Directions for this task ::
Where does "trap" occur in the listing? Copy every line that holds it.

────

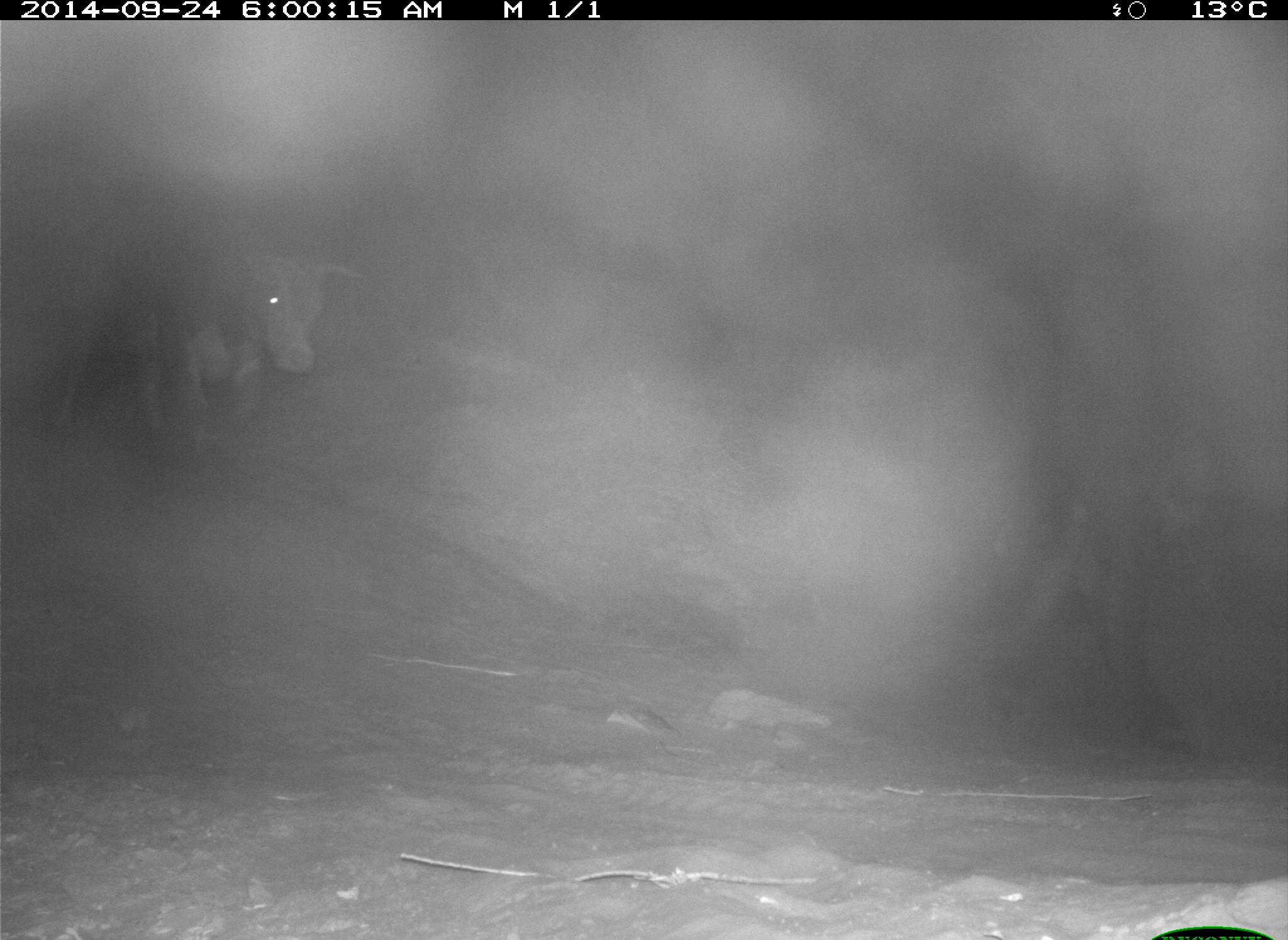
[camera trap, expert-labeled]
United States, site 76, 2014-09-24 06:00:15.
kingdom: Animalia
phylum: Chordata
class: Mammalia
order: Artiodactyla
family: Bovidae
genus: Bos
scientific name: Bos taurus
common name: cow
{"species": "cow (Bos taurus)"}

────

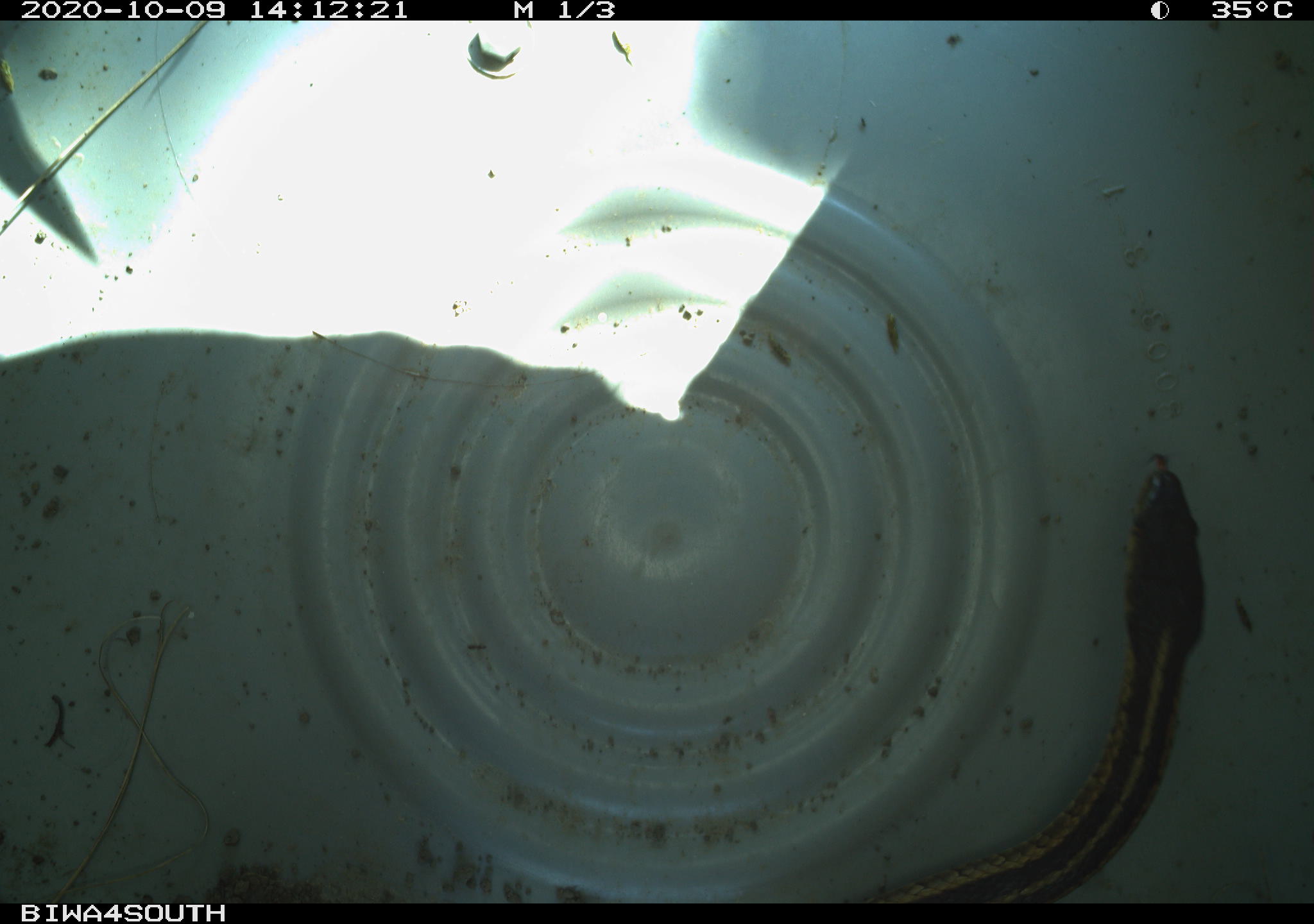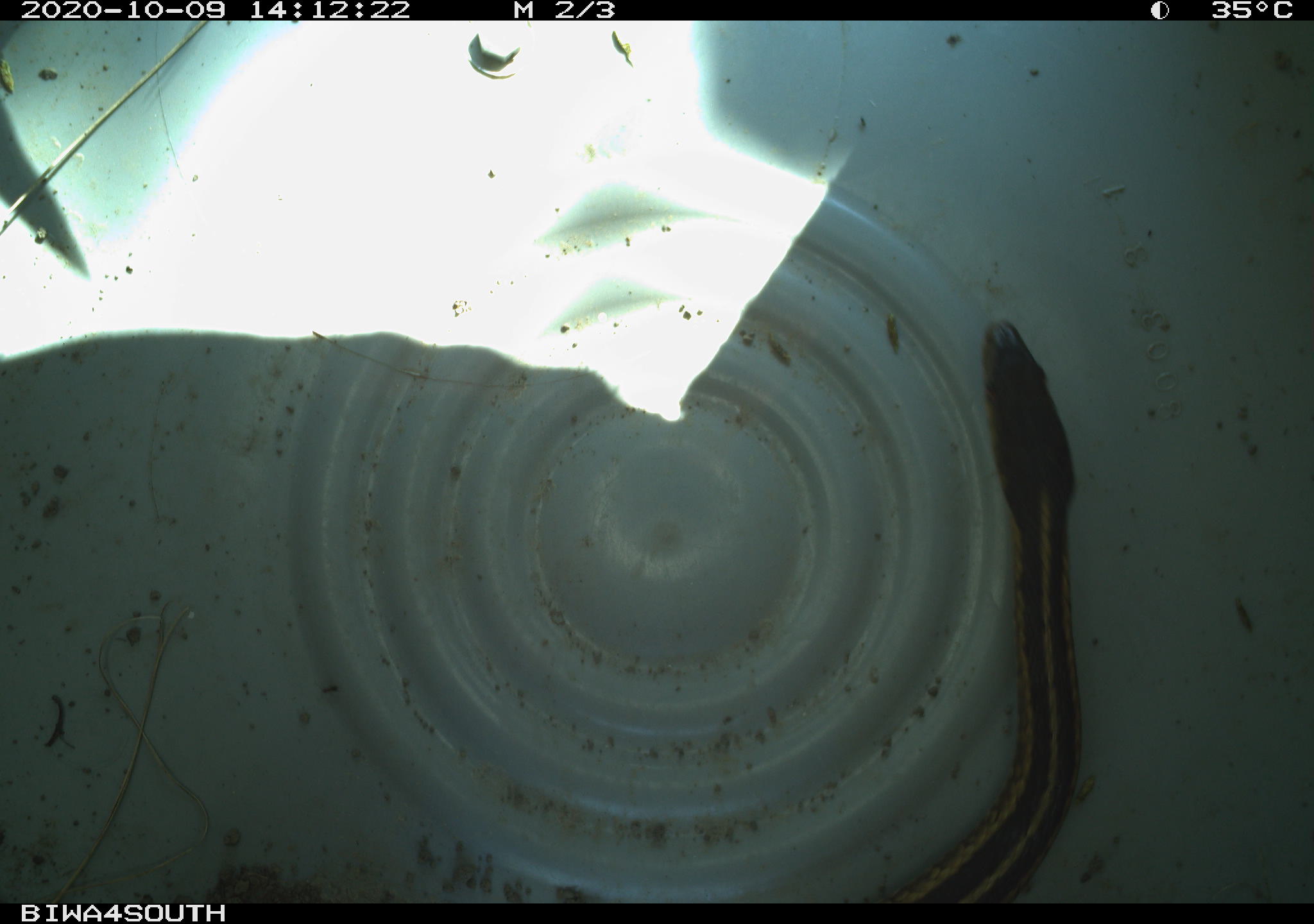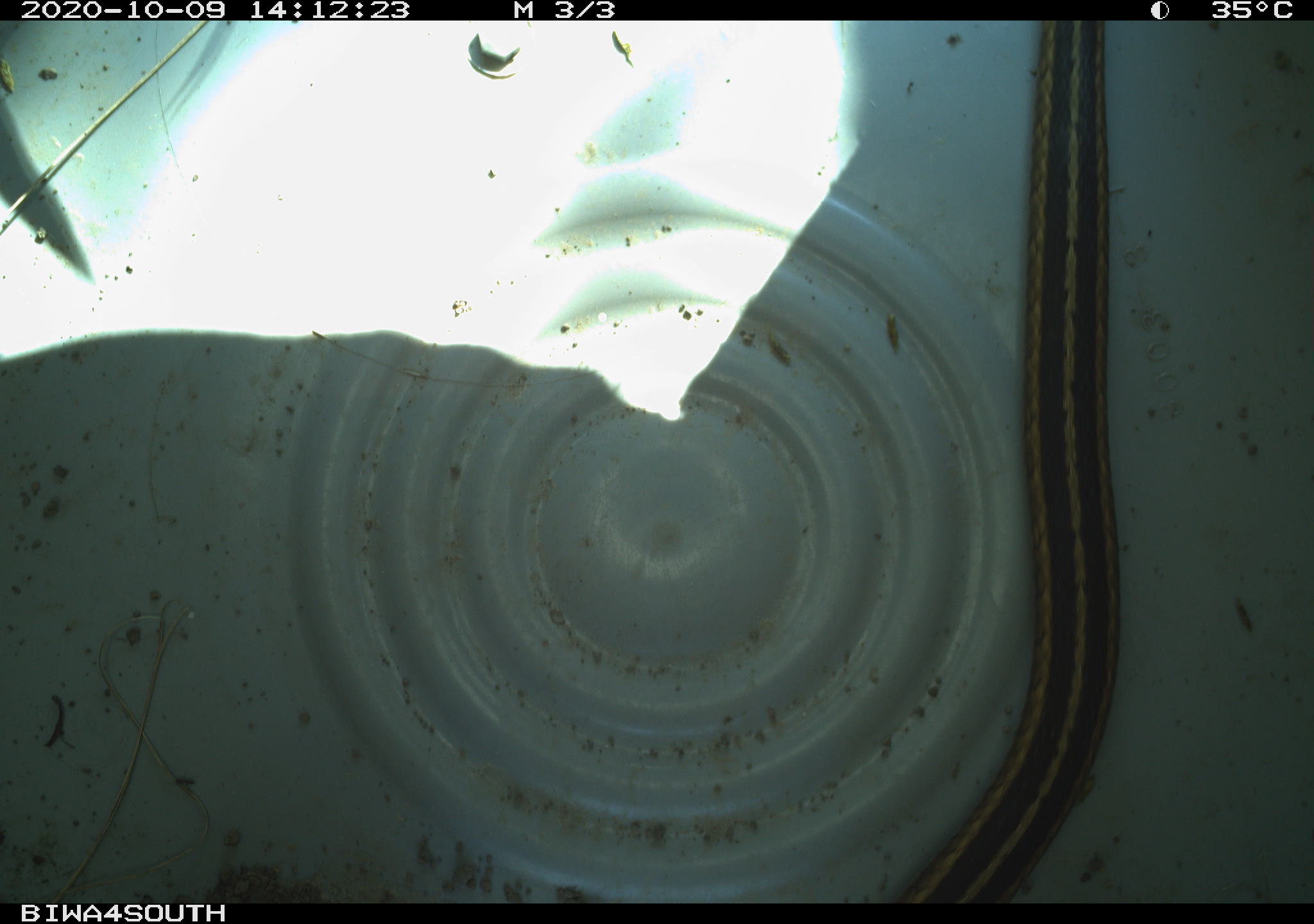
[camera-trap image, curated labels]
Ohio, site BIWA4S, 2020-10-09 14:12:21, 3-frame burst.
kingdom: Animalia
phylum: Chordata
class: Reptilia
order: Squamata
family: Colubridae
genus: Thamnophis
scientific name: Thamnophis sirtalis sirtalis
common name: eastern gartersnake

────

The completed task ::
[camera trap, expert-labeled]
[camera-trap image, curated labels]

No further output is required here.